*** Text segment

The aim is to ease demand on the NDIS by stepping up state and community-level services such as home support, aids and equipment, and psychosocial services for people with mental illness outside the scheme.
But it will have a particular focus on boosting help through schools for children with autism and developmental delay, who have been joining the scheme in rising numbers due to a lack of support in the mainstream education system.

More than 9 per cent of five- to seven-year-olds have joined the NDIS because they can’t get sufficient help outside it.
Children with developmental delay were the main drivers of the scheme’s growth last quarter, with 11 per cent more joining than had been forecast just months prior. The average payment for those children over the six months – $14,000 per participant – was also 19 per cent more than expected.

The proposed changes are central to the stated federal goal of limiting the annual growth in the NDIS to 8 per cent. The $42 billion scheme is one of the federal government’s fastest-growing budget pressures and is forecast to cost more than $100 billion in a decade unless the system is changed.
 
Bill is doing a great job of sorting out the NDIS.


NDIS participants being exploited by unfair price hikes can now report price gouging to a new taskforce.

The federal government has launched a crack down on illegal overcharging, led by the Australian Competition and Consumer Commission, which will be able to investigate providers who impose an "NDIS 'wedding tax'" and jack up prices just because someone is on the National Disability Insurance Scheme.

NDIS Minister Bill Shorten vowed to put "shonky" providers who extorted people with a disability out of business, saying some people had made themselves millionaires by rorting taxpayer funds for disability services.
If Bill is doing a great job of sorting out the NDIS, he has a funny way of doing it.
Mick
1712028443533.png
 
Well @mullokintyre I did say when it was first launched by Julia, it will become a bigger cost than the pension, at the time everyone was grizzling about the cost of the pension.

Everyone has a physical or mental problem of one sort or another, so the unknown is what the demand will be or how to set the bar to qualify for the NDIS, people getting old is a known amount, apart from the ones that don't make it.

 
Well @mullokintyre I did say when it was first launched by Julia, it will become a bigger cost than the pension, at the time everyone was grizzling about the cost of the pension.

******
*** Excerpted data

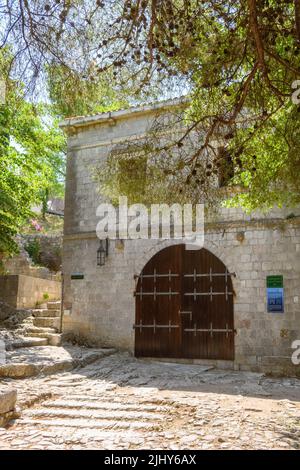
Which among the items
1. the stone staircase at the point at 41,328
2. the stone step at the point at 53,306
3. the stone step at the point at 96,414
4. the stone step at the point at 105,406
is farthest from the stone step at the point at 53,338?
the stone step at the point at 96,414

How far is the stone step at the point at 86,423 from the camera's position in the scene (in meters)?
4.74

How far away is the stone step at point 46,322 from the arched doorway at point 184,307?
7.30 feet

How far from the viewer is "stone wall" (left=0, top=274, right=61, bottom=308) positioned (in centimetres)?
1193

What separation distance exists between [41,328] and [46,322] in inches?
10.6

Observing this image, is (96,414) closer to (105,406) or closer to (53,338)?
(105,406)

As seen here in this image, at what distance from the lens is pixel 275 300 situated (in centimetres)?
882

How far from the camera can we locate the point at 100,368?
27.5 feet

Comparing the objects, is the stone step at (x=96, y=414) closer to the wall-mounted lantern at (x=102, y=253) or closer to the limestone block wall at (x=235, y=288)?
the limestone block wall at (x=235, y=288)

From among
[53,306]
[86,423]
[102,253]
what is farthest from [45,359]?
[53,306]

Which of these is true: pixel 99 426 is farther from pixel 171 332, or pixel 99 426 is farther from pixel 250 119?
pixel 171 332

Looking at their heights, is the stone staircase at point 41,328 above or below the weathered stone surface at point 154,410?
above

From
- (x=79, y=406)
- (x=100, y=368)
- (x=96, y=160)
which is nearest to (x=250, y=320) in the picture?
(x=100, y=368)

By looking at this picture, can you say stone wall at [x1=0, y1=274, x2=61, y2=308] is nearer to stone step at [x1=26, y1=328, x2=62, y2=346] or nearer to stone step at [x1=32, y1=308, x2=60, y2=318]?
stone step at [x1=32, y1=308, x2=60, y2=318]

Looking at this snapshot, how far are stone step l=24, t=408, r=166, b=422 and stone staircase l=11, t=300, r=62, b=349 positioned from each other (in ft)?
13.2
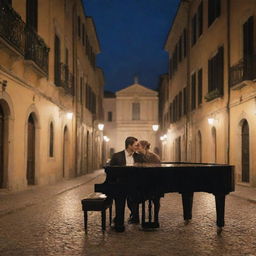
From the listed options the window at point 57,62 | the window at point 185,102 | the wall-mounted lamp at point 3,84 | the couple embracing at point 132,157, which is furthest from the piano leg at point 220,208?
the window at point 185,102

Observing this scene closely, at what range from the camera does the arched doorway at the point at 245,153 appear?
1930cm

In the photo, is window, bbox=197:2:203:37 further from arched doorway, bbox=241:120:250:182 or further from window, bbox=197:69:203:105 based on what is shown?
arched doorway, bbox=241:120:250:182

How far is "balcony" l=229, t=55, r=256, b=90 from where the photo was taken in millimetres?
17552

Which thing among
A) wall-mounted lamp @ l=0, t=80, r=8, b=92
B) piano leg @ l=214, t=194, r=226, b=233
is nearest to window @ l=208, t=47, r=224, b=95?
wall-mounted lamp @ l=0, t=80, r=8, b=92

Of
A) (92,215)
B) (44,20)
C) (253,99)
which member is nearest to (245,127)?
(253,99)

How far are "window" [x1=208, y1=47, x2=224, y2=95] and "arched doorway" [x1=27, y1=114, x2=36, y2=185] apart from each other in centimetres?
878

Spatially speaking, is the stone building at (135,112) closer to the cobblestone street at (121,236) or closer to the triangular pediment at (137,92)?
the triangular pediment at (137,92)

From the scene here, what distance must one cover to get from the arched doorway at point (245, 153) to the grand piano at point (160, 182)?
1154 cm

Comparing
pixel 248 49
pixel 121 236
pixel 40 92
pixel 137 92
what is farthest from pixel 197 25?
pixel 137 92

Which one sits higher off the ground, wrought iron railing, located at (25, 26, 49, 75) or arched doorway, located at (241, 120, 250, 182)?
wrought iron railing, located at (25, 26, 49, 75)

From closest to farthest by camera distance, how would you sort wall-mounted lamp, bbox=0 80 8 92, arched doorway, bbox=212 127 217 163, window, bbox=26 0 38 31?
wall-mounted lamp, bbox=0 80 8 92 → window, bbox=26 0 38 31 → arched doorway, bbox=212 127 217 163

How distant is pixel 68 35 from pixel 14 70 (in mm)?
11643

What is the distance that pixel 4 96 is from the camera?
1386 cm

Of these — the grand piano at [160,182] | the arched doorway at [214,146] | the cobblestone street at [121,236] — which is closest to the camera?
the cobblestone street at [121,236]
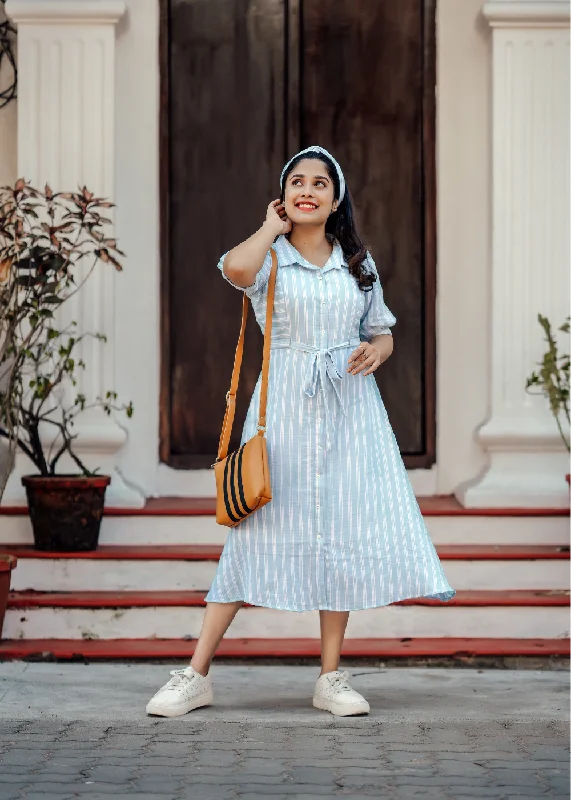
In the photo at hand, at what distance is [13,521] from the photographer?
6.16 meters

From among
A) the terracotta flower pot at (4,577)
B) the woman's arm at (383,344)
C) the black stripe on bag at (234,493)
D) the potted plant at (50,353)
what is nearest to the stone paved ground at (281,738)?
the terracotta flower pot at (4,577)

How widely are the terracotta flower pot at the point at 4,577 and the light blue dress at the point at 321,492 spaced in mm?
1324

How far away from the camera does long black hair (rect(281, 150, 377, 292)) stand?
14.5 feet

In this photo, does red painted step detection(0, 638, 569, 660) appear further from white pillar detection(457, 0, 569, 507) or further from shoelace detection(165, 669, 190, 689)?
white pillar detection(457, 0, 569, 507)

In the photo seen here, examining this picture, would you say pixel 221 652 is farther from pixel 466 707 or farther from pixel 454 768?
pixel 454 768

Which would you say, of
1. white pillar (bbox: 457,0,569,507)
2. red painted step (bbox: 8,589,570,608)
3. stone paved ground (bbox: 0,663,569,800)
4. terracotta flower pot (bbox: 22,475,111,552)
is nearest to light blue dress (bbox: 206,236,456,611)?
stone paved ground (bbox: 0,663,569,800)

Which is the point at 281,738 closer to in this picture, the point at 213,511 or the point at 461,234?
the point at 213,511

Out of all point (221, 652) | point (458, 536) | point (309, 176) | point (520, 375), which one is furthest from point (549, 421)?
point (309, 176)

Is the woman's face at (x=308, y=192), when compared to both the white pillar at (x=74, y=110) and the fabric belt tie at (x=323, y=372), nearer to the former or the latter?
the fabric belt tie at (x=323, y=372)

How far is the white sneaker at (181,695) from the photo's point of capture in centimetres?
432

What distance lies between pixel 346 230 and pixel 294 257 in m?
0.25

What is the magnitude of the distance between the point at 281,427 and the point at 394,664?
145cm

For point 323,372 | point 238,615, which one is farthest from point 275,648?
point 323,372

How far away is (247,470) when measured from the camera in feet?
13.8
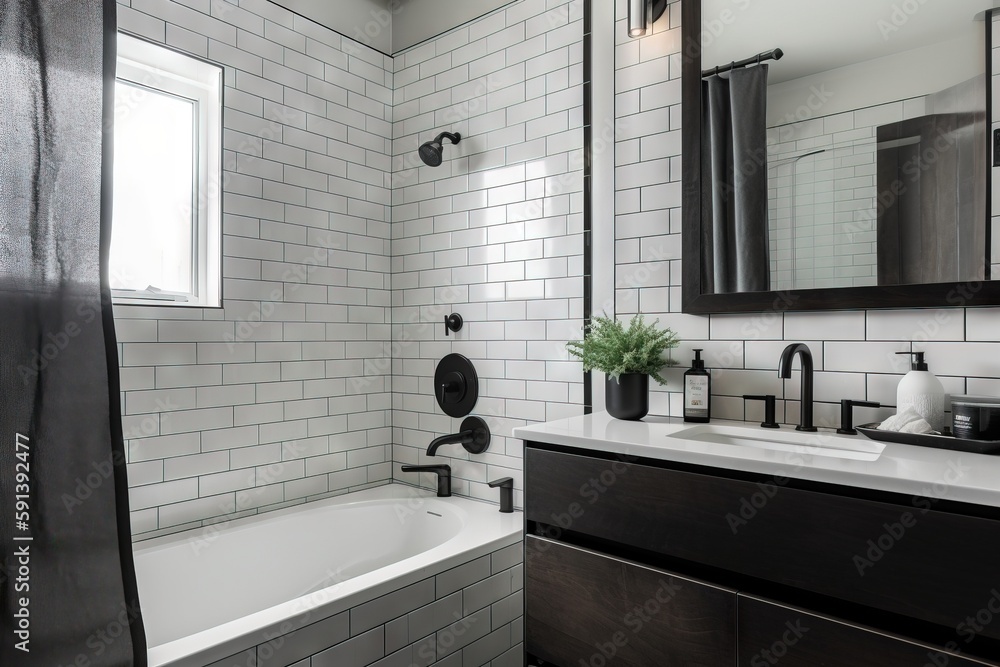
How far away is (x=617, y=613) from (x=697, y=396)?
649 mm

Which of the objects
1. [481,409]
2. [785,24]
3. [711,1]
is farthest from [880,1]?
[481,409]

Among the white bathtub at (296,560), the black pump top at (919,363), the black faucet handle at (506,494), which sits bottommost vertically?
the white bathtub at (296,560)

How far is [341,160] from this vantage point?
257cm

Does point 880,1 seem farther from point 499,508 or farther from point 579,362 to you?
point 499,508

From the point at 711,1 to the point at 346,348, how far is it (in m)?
1.87

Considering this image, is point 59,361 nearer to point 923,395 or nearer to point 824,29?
point 923,395

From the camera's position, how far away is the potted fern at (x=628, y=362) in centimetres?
170

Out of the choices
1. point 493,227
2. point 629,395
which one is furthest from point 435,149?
point 629,395

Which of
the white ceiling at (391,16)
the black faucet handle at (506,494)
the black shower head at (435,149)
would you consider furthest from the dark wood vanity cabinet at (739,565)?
the white ceiling at (391,16)

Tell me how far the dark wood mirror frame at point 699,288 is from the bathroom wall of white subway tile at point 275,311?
145 centimetres

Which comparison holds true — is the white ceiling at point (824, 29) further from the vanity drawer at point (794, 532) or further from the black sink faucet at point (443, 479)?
the black sink faucet at point (443, 479)

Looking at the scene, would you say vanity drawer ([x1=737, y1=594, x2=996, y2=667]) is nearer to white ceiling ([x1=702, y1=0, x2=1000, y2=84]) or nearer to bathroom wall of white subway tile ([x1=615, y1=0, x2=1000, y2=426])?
bathroom wall of white subway tile ([x1=615, y1=0, x2=1000, y2=426])

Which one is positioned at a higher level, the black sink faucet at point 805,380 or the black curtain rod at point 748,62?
the black curtain rod at point 748,62
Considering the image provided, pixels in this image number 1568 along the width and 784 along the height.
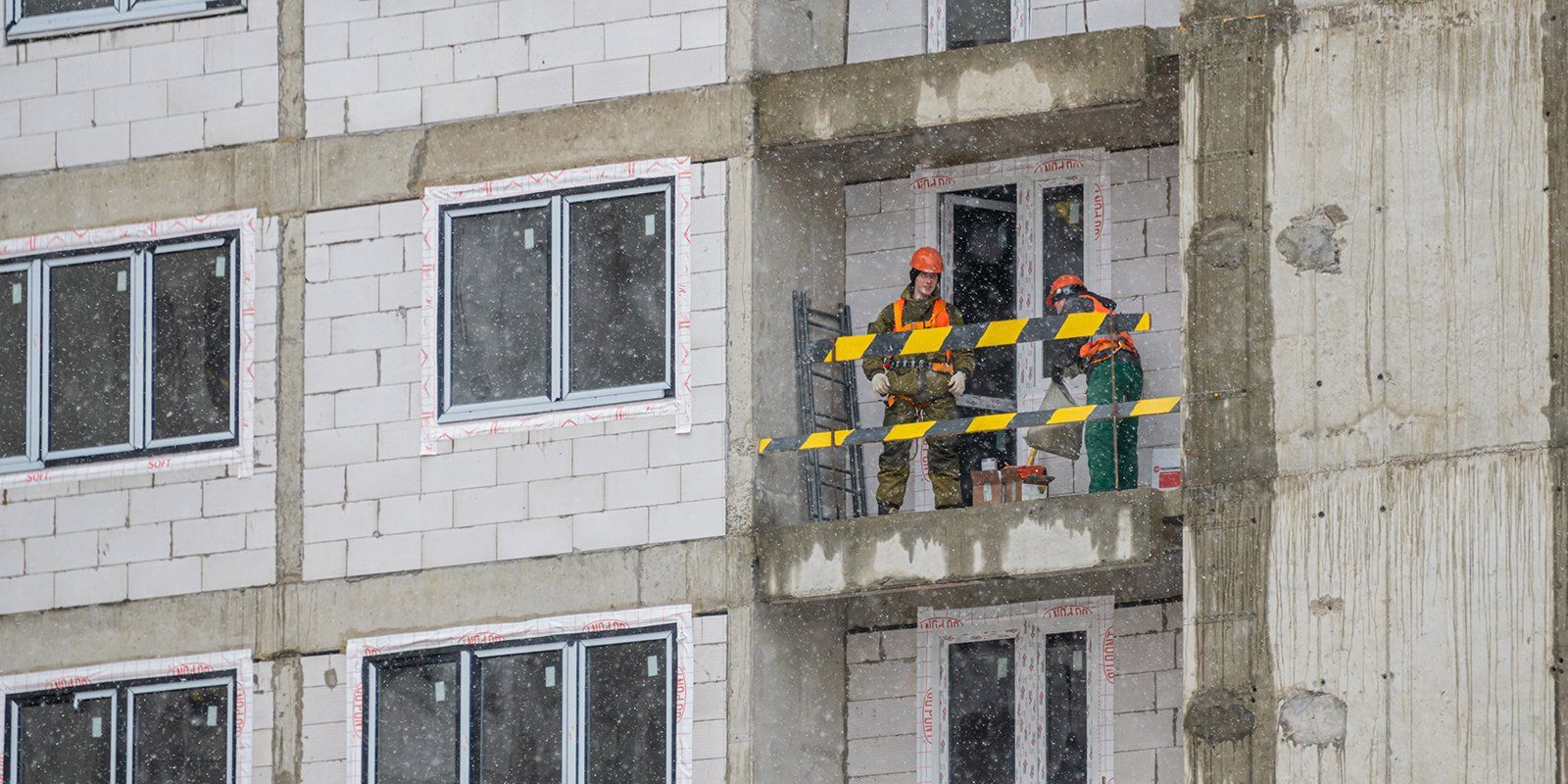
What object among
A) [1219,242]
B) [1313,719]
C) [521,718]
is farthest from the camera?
[521,718]

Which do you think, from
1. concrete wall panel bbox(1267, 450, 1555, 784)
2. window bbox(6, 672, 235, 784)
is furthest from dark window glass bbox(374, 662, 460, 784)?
concrete wall panel bbox(1267, 450, 1555, 784)

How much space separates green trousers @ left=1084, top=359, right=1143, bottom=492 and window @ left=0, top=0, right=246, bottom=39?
5902 millimetres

******

▸ Work order
Could you carry the NDIS cost discussion further, starting right after its final sentence?

▸ Result of the task
Everyone has a physical or mental problem of one sort or another, so the unknown is what the demand will be or how to set the bar to qualify for the NDIS, people getting old is a known amount, apart from the ones that don't make it.

As mentioned way back when it started as a trial in the Newcastle area there were No guidelines and No paperwork had been prepared to actually record day to day activities.

They did have forms to register and it was pot luck how much you got per annum

In short, it started as a dogs breakfast and went down hill from there
 
As mentioned way back when it started as a trial in the Newcastle area there were No guidelines and No paperwork had been prepared to actually record day to day activities.

They did have forms to register and it was pot luck how much you got per annum

In short, it started as a dogs breakfast and went down hill from there
Yes it isn't like the dissability pension, it is everyone with just about any kind of ailment, that requires assistance, be it mental or physical, it is always an ongoing project as new ailments become identified.

It is a great thing, but is an open ended cost, for example where we live many are getting gophers, the ongoing maintenance and depreciation of them will be an ongoing cost.

Deaf clients get things like doorbells with remote cameras, they are terrific but will require repair and replacement.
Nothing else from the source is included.